The importance of relationship building is essential for the role. Donna-Marie appreciates the team of supportive staff and management at USQ, as well as the opportunity to develop great relationships with academics. “Don’t underestimate the value of developing relationships with academics, administrative and professional staff throughout the university…they will be key to promoting change.”
She also regularly attends the Ipswich Disability Network, and her involvement can provide a level of confidence in the local NGOs that clients they refer to USQ will be well supported. As a member of the Queensland Disability Liaison Officer Network she always welcomes the opportunity to catch up with other tertiary practitioners. As a new practitioner she felt warmly accepted and supported in the role, and knows the importance of sharing wisdom and experience with other practitioners, with a positive and open approach.

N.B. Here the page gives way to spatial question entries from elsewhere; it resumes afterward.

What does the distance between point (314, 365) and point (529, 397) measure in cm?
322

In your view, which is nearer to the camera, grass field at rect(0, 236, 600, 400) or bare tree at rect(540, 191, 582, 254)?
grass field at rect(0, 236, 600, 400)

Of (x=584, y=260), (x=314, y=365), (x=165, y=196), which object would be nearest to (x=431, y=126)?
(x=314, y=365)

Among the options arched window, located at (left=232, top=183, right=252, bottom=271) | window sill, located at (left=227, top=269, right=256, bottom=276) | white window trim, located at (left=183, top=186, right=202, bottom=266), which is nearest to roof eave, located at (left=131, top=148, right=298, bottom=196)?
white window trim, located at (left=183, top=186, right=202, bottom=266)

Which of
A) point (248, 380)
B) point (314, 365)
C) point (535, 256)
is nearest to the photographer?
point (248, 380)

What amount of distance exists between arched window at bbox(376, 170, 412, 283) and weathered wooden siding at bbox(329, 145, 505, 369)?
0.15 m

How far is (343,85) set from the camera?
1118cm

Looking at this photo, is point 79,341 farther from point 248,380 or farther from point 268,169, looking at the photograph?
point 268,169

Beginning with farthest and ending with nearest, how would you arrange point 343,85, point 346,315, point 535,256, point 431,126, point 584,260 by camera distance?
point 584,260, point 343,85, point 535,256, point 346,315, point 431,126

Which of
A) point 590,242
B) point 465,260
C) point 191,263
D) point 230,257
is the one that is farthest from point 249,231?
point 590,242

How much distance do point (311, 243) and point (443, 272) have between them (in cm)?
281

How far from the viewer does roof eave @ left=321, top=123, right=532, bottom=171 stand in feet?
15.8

“We shouldn’t lose sight of each student as an individual with specific strengths and difficulties. I recognise that practitioners can become overwhelmed by the numbers of students requiring support (particularly at the beginning of a semester), but try not to fall into the trap of prescriptive support rather than tailoring to the individual.”
“Whilst compassion and empathy are valuable traits in the sector (thankfully) they need to be balanced with overcoming the temptation to ‘over-support’ a student.” “Ultimately we are supporting the students to become independent and valuable future employees and members of the community. Encouraging autonomy through appropriate support will build resilient and competent students rather than promoting dependence and learned helplessness.” She would like to see the development of more proactive supports that build on student’s strengths and fosters this competence and resilience.
Another vision for the future is universal design within schools, colleges and universities accepted as the norm. She has been involved in hosting presentations for staff on supporting students with disability, but knows it is important to capture all staff. Therefore she is pleased that USQ is in the process of releasing a USQ specific version of Heads-Up and hopes it becomes a compulsory package for all staff.
Life away from the University is spent in her eco-pod built from environmental sustainable material. The back deck looks out on the trees on her one-acre property, and she welcomes the birdlife, local possums and other natural visitors. A great place to sit after work with chocolate, cheese and G&T’s. And when not immersed in the never-ending study of psychology she spends time with her family, two dogs, and enjoys meditation.